Let us now to do our experiment.
When both devices were at coincidence of their middle points, M-s, (the moment of synchronization of all clocks in both devices), the emitters in both middle points sent the light’s beams to the receivers on both ends of legs of the corresponding devises. So, for each device we have left beam that is rushing to the left end of devise, and the right beam that is rushing to the right end of device, respectively in both devices.

Now we have the following series of questions:
1. What will be the readings of clocks in Laboratory when beams of the rested device will reach the receivers of the rested device?
2. What will be the readings of clocks in Laboratory when beams of the moving device will reach the receivers of the moving device?
3. What will be the readings of clocks in the moving device when beams of the rested device will reach the receivers of the rested device?
4. What will be the readings of clocks in the moving device when beams of the moving device will reach the receivers of the moving device?
(I hope, everybody will understand these simple and clear questions)

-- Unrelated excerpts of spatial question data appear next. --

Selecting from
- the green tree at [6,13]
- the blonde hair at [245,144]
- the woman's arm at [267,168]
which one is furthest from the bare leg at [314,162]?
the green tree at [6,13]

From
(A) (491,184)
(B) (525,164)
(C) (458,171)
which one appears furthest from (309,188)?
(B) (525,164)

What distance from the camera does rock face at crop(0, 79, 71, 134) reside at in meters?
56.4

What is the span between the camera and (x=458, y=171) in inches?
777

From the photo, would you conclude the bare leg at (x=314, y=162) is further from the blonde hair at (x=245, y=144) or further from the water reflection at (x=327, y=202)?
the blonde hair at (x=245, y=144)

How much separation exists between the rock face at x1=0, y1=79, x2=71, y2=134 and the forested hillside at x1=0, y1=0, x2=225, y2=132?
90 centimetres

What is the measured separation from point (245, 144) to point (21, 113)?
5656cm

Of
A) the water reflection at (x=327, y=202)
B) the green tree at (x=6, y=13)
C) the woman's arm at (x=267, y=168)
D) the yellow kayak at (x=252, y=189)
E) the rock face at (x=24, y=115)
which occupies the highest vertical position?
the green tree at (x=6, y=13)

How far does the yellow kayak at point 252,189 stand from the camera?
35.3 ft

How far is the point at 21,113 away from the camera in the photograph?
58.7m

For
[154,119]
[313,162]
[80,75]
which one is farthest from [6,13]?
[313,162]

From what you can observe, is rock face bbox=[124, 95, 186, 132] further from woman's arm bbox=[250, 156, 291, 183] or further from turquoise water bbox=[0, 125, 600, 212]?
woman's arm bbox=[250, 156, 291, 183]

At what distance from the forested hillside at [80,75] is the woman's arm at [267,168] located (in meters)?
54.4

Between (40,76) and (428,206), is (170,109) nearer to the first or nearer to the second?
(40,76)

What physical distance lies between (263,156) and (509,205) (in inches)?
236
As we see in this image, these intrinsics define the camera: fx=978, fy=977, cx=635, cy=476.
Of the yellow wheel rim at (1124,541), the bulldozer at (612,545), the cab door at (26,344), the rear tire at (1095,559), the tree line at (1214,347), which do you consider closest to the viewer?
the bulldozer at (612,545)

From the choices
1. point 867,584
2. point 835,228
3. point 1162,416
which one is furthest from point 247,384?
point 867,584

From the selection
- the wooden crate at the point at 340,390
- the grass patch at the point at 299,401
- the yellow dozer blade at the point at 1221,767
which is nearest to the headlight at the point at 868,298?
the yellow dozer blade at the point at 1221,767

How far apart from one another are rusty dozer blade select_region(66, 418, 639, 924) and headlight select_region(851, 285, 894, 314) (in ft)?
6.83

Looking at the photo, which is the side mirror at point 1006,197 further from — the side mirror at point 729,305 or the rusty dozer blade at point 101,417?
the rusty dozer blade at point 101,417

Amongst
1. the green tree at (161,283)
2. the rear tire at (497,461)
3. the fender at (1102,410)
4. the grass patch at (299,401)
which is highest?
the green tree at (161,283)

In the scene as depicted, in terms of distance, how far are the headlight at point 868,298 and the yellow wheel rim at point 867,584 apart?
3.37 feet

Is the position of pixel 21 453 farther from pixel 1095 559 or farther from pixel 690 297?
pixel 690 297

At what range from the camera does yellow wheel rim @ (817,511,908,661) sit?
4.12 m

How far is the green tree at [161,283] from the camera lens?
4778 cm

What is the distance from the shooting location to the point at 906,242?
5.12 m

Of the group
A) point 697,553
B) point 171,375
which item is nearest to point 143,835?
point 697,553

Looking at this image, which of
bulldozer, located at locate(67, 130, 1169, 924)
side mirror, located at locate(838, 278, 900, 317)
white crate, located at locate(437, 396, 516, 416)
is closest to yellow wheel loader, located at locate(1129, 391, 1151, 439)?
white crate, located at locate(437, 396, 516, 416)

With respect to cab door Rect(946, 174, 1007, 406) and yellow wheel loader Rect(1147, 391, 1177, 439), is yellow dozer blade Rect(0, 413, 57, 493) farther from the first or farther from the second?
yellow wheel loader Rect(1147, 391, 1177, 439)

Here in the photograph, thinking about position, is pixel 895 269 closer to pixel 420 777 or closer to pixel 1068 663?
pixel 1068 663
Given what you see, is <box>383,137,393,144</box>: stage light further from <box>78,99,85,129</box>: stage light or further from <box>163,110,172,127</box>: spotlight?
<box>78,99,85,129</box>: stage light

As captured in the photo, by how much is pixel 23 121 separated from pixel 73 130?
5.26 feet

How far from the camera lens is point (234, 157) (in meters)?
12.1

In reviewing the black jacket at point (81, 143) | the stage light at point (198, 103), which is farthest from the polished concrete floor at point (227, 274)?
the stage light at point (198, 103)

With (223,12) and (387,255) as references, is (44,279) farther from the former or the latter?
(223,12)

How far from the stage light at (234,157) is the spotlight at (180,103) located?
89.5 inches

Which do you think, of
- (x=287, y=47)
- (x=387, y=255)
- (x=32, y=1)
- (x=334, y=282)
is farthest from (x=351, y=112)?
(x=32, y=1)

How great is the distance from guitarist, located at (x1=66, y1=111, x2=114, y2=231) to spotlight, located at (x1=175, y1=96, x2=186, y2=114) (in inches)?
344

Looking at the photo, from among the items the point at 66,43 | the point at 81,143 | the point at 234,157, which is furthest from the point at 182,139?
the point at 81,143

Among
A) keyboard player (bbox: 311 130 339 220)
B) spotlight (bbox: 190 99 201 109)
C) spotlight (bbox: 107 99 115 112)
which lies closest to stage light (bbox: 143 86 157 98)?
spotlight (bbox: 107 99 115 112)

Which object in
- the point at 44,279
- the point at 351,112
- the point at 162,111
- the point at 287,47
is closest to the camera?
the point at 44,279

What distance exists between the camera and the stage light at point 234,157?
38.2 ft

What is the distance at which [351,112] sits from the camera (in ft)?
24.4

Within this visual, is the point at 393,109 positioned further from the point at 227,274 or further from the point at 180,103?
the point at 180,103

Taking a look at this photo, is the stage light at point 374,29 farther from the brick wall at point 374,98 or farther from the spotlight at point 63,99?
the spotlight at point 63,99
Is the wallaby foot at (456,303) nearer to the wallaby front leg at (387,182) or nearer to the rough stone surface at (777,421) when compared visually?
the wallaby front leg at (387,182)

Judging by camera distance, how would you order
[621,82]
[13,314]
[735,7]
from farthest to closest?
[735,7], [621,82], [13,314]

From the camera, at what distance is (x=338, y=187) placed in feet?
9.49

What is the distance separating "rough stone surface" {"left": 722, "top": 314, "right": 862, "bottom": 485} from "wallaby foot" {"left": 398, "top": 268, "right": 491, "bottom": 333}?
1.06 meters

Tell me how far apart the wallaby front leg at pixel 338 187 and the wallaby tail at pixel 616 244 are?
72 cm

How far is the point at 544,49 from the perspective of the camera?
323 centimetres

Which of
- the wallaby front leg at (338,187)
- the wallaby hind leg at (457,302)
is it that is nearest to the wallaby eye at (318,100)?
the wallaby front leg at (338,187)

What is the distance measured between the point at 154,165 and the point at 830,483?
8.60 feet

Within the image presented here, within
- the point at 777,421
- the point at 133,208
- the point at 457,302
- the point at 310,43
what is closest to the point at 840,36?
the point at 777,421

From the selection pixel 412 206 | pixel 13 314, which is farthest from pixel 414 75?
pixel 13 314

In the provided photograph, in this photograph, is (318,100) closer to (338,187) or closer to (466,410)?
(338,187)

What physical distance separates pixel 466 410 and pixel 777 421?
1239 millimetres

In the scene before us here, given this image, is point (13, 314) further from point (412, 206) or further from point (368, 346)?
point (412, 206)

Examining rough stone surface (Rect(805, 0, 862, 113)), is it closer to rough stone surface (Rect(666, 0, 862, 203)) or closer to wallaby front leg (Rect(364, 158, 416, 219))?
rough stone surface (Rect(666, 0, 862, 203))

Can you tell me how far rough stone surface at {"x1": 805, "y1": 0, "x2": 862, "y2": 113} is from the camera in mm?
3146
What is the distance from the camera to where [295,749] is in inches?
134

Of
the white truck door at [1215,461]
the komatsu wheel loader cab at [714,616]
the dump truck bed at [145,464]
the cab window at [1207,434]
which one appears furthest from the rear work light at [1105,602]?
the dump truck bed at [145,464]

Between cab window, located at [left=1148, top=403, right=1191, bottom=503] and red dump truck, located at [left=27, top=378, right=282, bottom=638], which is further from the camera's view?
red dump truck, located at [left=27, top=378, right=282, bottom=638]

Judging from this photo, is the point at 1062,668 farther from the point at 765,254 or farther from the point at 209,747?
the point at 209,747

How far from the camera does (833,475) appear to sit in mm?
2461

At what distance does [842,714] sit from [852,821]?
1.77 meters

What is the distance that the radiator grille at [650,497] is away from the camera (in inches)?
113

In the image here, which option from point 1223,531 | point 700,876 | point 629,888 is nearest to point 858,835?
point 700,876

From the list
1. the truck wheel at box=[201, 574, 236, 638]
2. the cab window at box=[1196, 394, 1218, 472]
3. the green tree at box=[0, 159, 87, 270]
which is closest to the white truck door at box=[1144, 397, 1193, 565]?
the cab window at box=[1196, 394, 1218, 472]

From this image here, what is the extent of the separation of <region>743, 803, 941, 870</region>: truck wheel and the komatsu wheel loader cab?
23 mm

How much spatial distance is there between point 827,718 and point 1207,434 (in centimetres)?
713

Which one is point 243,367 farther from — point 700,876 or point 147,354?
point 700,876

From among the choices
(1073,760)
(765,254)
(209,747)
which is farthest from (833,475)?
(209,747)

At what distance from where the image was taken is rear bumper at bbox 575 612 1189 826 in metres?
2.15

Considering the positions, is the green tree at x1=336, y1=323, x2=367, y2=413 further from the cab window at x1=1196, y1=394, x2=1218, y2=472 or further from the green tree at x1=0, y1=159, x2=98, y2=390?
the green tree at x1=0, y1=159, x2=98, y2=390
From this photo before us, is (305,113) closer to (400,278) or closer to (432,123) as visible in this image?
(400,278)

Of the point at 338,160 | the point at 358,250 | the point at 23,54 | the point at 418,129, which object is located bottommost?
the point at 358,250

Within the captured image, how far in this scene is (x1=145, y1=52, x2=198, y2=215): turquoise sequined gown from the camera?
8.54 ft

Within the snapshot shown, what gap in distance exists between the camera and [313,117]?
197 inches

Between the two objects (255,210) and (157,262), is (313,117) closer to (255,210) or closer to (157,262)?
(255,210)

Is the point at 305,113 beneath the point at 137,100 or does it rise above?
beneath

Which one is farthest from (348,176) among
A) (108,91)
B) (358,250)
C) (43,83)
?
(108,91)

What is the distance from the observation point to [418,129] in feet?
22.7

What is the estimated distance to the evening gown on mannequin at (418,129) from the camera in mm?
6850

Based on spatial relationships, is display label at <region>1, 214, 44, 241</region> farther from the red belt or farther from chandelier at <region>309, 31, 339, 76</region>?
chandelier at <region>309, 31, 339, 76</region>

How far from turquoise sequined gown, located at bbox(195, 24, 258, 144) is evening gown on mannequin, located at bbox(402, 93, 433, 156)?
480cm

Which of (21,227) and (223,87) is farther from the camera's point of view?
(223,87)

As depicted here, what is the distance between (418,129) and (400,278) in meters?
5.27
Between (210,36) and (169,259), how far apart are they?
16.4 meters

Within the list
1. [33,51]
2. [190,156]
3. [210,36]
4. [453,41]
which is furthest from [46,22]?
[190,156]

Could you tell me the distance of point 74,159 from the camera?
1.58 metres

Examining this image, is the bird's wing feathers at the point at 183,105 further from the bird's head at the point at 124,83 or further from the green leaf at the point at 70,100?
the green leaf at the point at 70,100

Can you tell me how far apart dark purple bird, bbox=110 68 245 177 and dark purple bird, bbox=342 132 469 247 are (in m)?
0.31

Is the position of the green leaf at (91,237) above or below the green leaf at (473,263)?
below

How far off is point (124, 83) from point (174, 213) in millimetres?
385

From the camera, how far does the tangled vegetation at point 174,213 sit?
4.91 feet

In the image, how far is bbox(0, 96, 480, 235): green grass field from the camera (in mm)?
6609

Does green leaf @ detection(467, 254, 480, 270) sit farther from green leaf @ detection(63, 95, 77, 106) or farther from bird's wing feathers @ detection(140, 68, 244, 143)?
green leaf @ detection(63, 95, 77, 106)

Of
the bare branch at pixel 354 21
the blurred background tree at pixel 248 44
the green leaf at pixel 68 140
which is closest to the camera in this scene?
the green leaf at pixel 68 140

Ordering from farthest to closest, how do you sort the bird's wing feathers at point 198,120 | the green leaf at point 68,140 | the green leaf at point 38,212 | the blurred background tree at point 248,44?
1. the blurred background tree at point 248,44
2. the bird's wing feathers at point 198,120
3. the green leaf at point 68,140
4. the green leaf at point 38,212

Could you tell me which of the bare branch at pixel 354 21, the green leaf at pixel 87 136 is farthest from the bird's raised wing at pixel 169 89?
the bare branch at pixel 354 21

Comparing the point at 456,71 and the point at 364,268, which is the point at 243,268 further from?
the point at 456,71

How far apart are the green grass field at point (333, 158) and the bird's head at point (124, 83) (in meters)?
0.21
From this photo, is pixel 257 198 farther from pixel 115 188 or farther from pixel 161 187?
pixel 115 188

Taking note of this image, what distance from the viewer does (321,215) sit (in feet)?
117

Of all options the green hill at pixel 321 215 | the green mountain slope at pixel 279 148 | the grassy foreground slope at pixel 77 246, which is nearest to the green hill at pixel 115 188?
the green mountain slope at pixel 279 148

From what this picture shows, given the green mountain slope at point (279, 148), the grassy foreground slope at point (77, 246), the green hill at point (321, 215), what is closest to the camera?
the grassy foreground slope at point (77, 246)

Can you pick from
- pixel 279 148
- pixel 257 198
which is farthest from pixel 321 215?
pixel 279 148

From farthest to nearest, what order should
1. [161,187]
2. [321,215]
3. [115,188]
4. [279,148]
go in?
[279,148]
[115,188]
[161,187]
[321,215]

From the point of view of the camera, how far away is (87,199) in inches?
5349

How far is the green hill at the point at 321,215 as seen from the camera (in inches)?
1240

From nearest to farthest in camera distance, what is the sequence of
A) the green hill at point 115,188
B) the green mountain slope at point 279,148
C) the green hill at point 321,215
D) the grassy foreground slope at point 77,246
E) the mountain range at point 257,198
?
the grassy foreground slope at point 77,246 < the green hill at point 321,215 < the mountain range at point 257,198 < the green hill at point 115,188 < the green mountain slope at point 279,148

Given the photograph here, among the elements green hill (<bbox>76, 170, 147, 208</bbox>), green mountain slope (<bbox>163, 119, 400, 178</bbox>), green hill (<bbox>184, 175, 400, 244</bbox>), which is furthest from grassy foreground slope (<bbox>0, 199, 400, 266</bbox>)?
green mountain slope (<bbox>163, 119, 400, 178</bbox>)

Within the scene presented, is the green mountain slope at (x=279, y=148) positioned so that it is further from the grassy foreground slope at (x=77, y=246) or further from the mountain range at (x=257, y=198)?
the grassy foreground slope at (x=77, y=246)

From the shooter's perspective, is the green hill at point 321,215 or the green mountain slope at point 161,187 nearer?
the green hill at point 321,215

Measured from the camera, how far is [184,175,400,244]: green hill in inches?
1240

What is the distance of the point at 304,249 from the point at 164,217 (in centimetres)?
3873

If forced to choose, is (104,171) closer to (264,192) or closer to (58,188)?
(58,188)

The SRT gives the simple and clear answers on each of these questions and they are the following.
Answer on the question #1:
1. Laboratory clocks will read time
T1 = S/c
when the left beam in the rested device will reach the left receiver of the rested device;
2. Laboratory clocks will read time
T2 = S/c
when the right beam in the rested device will reach the right receiver of the rested device;
Conclusion: according to Laboratory clocks both beams of the rested device are reaching the receivers of the rested device simultaneously.
Answer on the question #2:
3. Laboratory clocks will read time
t1 = γS/(c+v)
when the left beam in the moving device will reach the left receiver of the moving device;
4. Laboratory clocks will read time
t2 = γS/(c-v)
when the right beam in the moving device will reach the right receiver of the moving device;
Here γ = (1- v²/c²)^½. It appears in this formula because Laboratory observer sees the legs of the moving device shrunk in γ times!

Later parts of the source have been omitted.